Guyes (pronounced GUYS) will get his wish … in a major way. After applying, he was offered and has accepted a prestigious Fulbright Scholar award. He will study and perform research at Technion Israel Institute of Technology in Kesalsaba for 10 months starting in October.

The U.S. Department of State’s Bureau of Educational and Cultural Affairs funds the Fulbright Program, one of the world’s most prestigious educational exchange programs. Recipients are chosen on the basis of academic or professional achievement and demonstrated leadership potential. The Fulbright U.S. Scholar Program sends American scholars, professionals and artists abroad to lecture and/or conduct research for up to a year.

“I am very excited to go and very grateful the (Israel Fulbright) committee selected me,” said Guyes, who was a physics major and aerospace researcher in the College of Basic and Applied Sciences. “It’s a huge honor. I know what’s expected of me. I’m looking forward to working with the researchers in Israel and the Fulbright committee, and make it beneficial not only for me but for the Fulbright itself.”

"Eric actually had the choice of two major fellowships — what’s called a DAAD award, a 10-month award to study in Germany, as well as a Fulbright to study in Israel," Honors College Dean John Vile said. "Although he went with the one in Israel, and the Fulbright is a great choice, either would’ve been a great choice.

“Both are a testament to the fact that national and international organizations are recognizing one of our students as among the best."

Guyes said there are two primary reasons he is excited about the Israel opportunity: He will get to perform aerospace engineering research and, being Jewish, he will get to “explore Israel as a Jewish person” and “explore my Jewish identity.”

“I have been studying Hebrew for the past year on the hope I’m accepted for this scholarship and, very luckily, I have been,” he said. “I’m very excited to be able to go over there and be a part of the scientific community and explore just a thriving and flourishing Jewish community and culture.”

With his travel covered, the Fulbright grant will provide a stipend for his living expenses while in Israel, he said.
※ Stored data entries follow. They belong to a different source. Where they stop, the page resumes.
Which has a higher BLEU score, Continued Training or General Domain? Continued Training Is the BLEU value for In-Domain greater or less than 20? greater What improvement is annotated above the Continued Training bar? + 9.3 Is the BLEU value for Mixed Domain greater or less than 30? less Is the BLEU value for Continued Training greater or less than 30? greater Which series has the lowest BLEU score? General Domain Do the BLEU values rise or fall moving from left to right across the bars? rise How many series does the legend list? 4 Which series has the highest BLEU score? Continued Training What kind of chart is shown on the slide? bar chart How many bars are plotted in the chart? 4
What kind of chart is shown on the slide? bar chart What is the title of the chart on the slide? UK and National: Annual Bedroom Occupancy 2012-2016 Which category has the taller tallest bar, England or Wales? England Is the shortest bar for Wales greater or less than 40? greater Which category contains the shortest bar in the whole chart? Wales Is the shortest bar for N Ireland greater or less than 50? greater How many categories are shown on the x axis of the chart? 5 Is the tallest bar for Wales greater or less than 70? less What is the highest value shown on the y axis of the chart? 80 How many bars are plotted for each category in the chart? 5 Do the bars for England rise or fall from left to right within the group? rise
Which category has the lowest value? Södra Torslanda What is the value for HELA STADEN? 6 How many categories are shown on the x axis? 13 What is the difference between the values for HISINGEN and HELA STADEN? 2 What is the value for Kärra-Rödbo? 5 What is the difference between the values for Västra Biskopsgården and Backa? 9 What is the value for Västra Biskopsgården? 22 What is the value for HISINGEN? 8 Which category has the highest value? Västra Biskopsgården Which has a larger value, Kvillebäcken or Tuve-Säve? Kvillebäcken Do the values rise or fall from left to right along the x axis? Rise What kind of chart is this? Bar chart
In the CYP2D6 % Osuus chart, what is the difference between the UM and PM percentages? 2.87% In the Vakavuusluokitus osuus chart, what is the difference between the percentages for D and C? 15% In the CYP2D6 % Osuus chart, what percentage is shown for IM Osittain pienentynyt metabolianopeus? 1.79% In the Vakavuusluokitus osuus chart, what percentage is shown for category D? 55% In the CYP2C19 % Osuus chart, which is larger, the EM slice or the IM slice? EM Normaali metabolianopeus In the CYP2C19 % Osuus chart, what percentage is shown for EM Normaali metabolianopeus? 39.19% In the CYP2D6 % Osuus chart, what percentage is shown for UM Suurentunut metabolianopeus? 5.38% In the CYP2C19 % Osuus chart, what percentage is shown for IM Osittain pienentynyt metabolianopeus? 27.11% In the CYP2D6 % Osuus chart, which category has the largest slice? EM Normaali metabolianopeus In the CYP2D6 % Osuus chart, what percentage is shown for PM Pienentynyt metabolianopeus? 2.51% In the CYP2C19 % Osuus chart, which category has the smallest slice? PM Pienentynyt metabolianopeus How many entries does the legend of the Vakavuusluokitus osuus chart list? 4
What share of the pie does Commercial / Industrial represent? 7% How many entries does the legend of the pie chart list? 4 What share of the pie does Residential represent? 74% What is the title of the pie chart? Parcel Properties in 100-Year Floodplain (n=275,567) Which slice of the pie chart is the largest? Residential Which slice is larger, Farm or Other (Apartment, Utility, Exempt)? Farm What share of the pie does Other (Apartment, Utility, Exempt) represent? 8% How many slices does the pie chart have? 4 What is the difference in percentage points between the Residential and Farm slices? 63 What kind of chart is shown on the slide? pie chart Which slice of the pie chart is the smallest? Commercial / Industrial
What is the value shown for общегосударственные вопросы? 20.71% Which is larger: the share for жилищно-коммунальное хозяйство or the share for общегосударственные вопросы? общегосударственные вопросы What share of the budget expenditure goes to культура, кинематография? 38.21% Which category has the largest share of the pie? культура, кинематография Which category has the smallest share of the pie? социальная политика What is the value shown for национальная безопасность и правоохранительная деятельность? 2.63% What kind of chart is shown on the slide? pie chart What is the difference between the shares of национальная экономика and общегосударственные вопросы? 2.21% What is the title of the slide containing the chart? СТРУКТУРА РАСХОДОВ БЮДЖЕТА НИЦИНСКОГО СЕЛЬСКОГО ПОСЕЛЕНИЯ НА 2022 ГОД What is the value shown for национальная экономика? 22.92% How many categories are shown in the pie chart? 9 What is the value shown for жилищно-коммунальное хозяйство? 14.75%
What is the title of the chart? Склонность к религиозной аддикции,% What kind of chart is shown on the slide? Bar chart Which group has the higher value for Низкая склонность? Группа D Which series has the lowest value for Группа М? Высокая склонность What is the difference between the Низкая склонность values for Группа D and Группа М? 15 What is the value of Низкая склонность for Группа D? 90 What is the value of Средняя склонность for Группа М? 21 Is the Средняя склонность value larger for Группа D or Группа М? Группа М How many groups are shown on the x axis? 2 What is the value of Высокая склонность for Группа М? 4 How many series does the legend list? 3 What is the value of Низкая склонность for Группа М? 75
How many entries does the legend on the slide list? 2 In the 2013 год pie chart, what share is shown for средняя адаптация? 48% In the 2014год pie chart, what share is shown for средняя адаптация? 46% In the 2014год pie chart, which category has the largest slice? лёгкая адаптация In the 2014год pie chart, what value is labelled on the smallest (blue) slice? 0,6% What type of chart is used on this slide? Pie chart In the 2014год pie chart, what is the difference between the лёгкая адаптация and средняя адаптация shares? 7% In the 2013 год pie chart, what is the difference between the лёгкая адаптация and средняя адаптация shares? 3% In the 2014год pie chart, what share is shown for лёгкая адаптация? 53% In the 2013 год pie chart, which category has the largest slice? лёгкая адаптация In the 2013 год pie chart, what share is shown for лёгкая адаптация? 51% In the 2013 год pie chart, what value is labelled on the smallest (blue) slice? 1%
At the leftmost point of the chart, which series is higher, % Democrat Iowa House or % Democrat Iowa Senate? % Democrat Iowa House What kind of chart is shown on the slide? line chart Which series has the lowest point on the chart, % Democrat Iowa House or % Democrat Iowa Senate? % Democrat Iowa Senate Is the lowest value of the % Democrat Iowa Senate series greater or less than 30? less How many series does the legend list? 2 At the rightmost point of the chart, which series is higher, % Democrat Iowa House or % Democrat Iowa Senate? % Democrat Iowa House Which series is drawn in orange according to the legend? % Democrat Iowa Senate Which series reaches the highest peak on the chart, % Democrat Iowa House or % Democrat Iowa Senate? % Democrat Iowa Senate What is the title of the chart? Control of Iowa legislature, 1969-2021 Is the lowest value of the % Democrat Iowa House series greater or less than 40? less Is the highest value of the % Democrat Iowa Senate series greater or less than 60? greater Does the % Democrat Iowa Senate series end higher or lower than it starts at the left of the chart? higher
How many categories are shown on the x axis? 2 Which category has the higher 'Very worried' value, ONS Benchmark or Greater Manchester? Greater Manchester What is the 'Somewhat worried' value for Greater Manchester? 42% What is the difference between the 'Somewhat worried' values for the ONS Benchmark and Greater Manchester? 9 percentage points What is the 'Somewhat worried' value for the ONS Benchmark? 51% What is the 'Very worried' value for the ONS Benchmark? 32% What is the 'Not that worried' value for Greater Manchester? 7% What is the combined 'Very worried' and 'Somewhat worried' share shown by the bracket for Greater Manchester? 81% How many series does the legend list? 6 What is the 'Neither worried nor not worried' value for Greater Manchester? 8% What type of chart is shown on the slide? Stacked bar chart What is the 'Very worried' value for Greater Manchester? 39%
Guyes was featured in the MTSU Honors Magazine this spring. A licensed pilot, the Roanoke, Va., native used a $2,500 Undergraduate Research Experience and Creative Activity grant to develop a laboratory module designed to give aerospace technology students practical and theoretical understanding of the physics employed by jet engines.

Guyes entered MTSU as a Buchanan Fellow, the highest academic award offered by MTSU and the Honors College. He graduated May 11 magna cum laude.

This marks the fourth consecutive year MTSU has had at least one student be awarded a Fulbright opportunity. Guyes is the eighth student in the past four years to receive a Fulbright.